This is the first of two posts from the Citrix Office of the CTO on helping your employees to increase situational awareness and reduce risks when working away from the corporate office. Read the second post here.
If you’re an IT admin for any of the millions of employees recently sent home to work because of the COVID-19 pandemic, here are some useful tips you can provide to your teams to help increase their security IQ so they’re situationally aware and contextually risk appropriate. That’s a fancy way of saying, “Make sure they know what’s going on around them at all times, and they’re doing enough of the right things to protect the security and privacy of themselves, the organization, and your customers.”
Tip 1: Assess Your Work Space
Never worked from home before? Take a step back and look at your physical space from all angles and perspectives. Can it adequately provide for the security and privacy of sensitive data?
- Consider what could be looking at you or listening to you — and disable it.
- Just like in the office, lock your screen when you walk away.
- Don’t send pictures of your home office on social media.
- Avoid leaving sensitive documents laying around. Use a shredder.
- Finally, get an ergonomically comfy chair. Otherwise, you’ll avoid it — and work — with predictable, long-term outcomes.
Tip 2: Choose video chat and collaboration tools wisely
Not surprisingly, the use of collaboration software and video chat have exploded in recent weeks. Take full use of them, but remember, these services are recording your video, voice, and chat conversations.
- Use a webcam cover, and turn off webcam and microphone access for all apps that don’t explicitly need it.
- Don’t have confidential email or other sensitive content up in the background. A quick screenshot lasts forever on Twitter.
- If you’re truly paranoid, use collaboration apps only from a separate hardened tablet, not installed on your trusted system that manages sensitive data.
- Control what’s behind you or otherwise visible on the webcam.
- Assign individual meeting passwords to avoid being video conference bombed!
- Oh yeah, and wear pants. Trust me on that one!
Tip 3: Rethink What and How You Share
In addition to clicking on risky links, there are several common practices that erode security and privacy in seemingly invisible ways.
- Ever downloaded the “App of the Day”? Realize that apps have access to files, peripherals, the clipboard, and other mechanisms for eroding privacy and security.
- Don’t use consumer-grade software with sensitive company data. This goes double for personal file-sharing services. Guessing where the data has been distributed or who might have access to it isn’t a fun game for auditors and attorneys.
- Avoid the use of USB sticks because they expose sensitive data and can have malware. If you feel you have to use one of these to be productive, contact your IT admin — STAT!
- Avoid the use of social media on work systems. Aside from just wasting time and getting freaked out over the latest “news,” you’re often just one click away from malware.
- Realize that photos and videos give away more than the picture. Detailed location data, identities, and context can be captured from anything you post.
- It sounds obvious, but don’t accept help from random people online to solve your technical or business problems. You might not think people do this, but a quick check of social media, chat forums and collaboration sites will prove otherwise.
- Turn on multi-factor authentication (MFA) when accessing sensitive data. If you’re a “highly privileged” employee, use certificate-based access and mutual authentication.
Tip 4: Be Wary of Your New “Co-Workers”
While you may be tempted to let your kids use your work PC “just this one time,” think again. The same goes for sharing networks and credentials (even for entertainment services). Just don’t do it.
- If there are separate individuals and companies working in the same location, use separate networks. It’s also best to have separate personal and company networks.
- If your network seems slow, monitor bandwidth to see who’s hogging it. You can prioritize traffic so that online game usage isn’t killing the network during working hours — but don’t forget to prioritize access for the kids’ education needs as well.

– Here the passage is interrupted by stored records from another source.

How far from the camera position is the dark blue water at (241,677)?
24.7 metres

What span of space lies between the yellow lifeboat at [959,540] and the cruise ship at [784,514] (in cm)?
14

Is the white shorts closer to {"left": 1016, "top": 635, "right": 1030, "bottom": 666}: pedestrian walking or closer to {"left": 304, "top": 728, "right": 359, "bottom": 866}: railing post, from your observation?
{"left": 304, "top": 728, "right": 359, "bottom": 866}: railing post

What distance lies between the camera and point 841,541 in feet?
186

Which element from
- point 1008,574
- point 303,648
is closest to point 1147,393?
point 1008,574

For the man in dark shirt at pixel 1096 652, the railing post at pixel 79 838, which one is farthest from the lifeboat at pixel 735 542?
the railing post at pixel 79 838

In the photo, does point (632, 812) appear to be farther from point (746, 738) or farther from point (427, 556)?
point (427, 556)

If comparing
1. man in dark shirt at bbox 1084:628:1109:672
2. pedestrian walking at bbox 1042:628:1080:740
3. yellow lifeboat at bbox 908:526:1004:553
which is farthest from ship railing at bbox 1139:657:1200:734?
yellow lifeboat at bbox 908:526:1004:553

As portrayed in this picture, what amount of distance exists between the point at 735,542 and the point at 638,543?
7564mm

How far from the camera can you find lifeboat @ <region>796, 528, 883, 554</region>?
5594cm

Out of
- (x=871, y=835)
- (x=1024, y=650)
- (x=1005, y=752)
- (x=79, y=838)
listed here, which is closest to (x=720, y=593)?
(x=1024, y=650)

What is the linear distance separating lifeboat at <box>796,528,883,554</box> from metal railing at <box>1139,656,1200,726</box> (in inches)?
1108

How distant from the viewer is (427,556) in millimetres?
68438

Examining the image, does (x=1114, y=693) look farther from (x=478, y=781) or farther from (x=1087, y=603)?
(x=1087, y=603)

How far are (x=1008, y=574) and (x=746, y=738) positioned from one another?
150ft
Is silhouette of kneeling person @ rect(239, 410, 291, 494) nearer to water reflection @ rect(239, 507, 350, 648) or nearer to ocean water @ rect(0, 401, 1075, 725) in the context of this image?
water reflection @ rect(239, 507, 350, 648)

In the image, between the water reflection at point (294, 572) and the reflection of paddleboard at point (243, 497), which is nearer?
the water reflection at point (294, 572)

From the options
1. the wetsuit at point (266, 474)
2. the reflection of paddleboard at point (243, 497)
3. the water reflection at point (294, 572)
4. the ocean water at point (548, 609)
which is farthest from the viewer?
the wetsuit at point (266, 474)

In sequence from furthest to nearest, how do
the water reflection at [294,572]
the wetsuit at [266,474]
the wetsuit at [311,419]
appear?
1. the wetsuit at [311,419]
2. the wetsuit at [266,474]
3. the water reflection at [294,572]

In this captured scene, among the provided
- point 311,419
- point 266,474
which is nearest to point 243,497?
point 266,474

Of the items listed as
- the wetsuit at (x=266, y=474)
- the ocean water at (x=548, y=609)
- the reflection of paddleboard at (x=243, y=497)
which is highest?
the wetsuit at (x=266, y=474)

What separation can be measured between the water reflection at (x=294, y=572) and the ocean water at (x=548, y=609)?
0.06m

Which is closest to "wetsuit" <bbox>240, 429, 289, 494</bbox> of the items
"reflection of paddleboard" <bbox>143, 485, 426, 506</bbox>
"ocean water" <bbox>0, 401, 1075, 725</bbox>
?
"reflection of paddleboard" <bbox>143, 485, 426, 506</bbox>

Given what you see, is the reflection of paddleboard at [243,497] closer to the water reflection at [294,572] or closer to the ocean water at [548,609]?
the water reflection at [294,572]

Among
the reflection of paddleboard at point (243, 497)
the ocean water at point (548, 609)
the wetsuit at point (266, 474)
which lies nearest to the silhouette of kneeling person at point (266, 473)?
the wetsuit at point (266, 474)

- Question: When was the last time you changed your WiFi password to kick all your kids’ friends off your network? I suggest putting that into practice regularly. You’re welcome.
Tip 5: Make Privacy a Priority
We’re all familiar with corporate security policies, but who’s helping you manage your personal privacy? Corporate and personal privacy should be considered as synonymous when it comes to security priorities. Treat your own security with the same precautions as your corporation governs for work.
- Working from home can expose your location, personal phone numbers, account information and other private attributes. Ensure that your various apps, data, and connectivity sufficiently separate between work and home.
- Explicitly disable webcams and microphones until they’re needed.
- Turn off home automation and assistants that might be listening to sensitive communications, including your TV smart remote!
- Ask your IT department to configure your access for bi-directional privacy.
Note to IT Professionals: Working securely while working remotely is both an immediate requirement and an ongoing challenge. We’re all learning together how to optimize for the “new normal.” Some tips in this article can be directly implemented by your displaced workers, and some will require IT assistance. Let’s use them as a foundation to generate an ongoing conversation around options for evolving the work-from-home situation from surviving to thriving.